Give again, word for word, every line below from the one that has "Soviet bus and" through the one that has "Dolore del ginocchio. Fotografia Stock", both included, and no others.

The data:
------------------------------------------------------------------------
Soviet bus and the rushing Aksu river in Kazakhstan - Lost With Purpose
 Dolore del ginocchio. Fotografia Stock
------------------------------------------------------------------------
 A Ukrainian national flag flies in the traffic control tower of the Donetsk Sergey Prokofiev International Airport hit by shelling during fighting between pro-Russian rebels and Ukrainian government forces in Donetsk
------------------------------------------------------------------------
Response to the exercise:
Soviet bus and the rushing Aksu river in Kazakhstan - Lost With Purpose
 Dolore del ginocchio. Fotografia Stock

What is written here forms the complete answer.